On December 27, 2020, President Trump signed H.R.133, the Consolidated Appropriations Act of 2021, which included $50 million in emergency appropriations for the NARA Revolving Fund. The NPRC received $15 million from this funding source to reduce the records request backlog, deploy resources for staff to work remotely, and hire temporary employees. These funds prevented NARA from furloughing employees at record centers, including the NPRC, yet the backlog has only grown. Additionally, the NPRC is not operating its call center. Attempts to call the emergency contact number have resulted in a busy signal, and the NPRC's customer service line is simply unstaffed.

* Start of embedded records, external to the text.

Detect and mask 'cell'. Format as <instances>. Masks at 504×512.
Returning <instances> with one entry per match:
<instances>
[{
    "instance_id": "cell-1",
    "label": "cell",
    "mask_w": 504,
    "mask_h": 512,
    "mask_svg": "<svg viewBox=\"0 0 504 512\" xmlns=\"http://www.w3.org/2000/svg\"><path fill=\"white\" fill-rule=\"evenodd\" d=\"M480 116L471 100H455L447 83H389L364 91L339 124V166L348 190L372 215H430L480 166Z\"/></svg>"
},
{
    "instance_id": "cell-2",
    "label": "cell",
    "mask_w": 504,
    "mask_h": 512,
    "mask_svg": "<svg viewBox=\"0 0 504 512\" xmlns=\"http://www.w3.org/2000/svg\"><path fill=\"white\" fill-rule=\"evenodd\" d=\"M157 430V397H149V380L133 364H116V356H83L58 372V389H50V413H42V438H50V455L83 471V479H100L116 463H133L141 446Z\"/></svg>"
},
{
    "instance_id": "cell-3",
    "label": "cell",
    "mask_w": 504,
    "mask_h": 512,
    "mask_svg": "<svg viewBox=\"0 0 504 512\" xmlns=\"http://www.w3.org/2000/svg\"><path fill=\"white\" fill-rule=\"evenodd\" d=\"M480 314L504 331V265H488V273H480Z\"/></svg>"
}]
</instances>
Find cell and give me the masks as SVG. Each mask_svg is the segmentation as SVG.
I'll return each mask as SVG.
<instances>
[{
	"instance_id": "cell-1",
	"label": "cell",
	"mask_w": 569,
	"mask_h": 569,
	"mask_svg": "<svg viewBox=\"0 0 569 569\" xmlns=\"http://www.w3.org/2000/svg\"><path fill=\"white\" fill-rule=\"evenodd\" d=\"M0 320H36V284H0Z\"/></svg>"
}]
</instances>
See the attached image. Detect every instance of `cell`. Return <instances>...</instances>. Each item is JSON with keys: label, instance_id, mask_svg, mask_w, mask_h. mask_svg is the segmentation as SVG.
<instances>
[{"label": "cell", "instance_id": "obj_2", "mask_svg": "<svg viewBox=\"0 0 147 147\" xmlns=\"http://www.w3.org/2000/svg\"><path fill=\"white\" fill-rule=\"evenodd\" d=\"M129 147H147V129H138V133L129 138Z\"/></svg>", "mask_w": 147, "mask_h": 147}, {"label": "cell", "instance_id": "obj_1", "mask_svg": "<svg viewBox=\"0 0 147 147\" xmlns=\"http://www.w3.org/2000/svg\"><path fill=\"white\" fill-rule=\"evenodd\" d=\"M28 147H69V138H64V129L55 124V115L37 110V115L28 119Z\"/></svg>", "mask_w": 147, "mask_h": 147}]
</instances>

While we are pleased that NARA has announced an expansion of on-site workers at NPRC by March 18, we would still like to see a full commitment to reopening at 100% capacity and a plan to reduce the records backlog. The backlog at the NPRC and its response to COVID-19 are an unacceptable disservice to those who bravely served our country. To ensure that we are fulfilling our obligations to our nation's veterans, we ask the following:

  1. We ask that the Biden Administration take every available action to reopen the NPRC, including:
    1. Coordinate with the Department of Health and Human Services (HHS) and NARA to prioritize employees at the NPRC for vaccinations and to report to Congress on NPRC's plans to reopen based on staff vaccinations.
    2. Evaluate the feasibility of the NPRC's staff working overtime and in continuous shifts until the backlog is eliminated. We ask that the shifts consist of the maximum number of employees as is consistent with the appropriate safety guidelines.
    3. We ask that the NRPC implement this work schedule or send a report to Congress outlining the resources it will need to implement such a schedule by April 16, 2021.
    4. We ask that the NPRC work with the Department of Veterans Affairs, the Department of Defense, and other agencies to increase the number of workers at the NPRC.
    5. We ask that NARA explore the option to work with government contractors to increase the number of workers at the NPRC.
  2. The Department of Homeland Security's "Guidance on the Essential Critical Infrastructure Workforce" identifies workers required for administrative operations for direct patient care as essential healthcare workers. We ask that NARA similarly treat the NPRC employees as essential healthcare workers for the purposes of COVID-19 vaccinations, testing, and access to personal protective equipment.
  3. We ask that the administration reevaluate or establish safety guidelines specific to the NPRC's circumstances and provide Congress with the exact reopening guidelines.
  4. We ask that the NPRC staff its call center or provide Congress with a report outlining the resources it will need to staff its call center.
  5. For the purposes of granting VA burial services, we ask that the VA accept materials that can reasonably be used to verify a veteran's service record including service awards, VHA service cards, or a signed affidavit from fellow soldiers or the veteran's family to verify their service.

We cannot allow our nation's veterans to die while waiting for a piece of paper to prove they are entitled to medical services. We cannot continue to abandon military families arranging burial services for their family members. The United States government must correct this injustice.

We look forward to seeing a swift, effective, and permanent solution to this problem.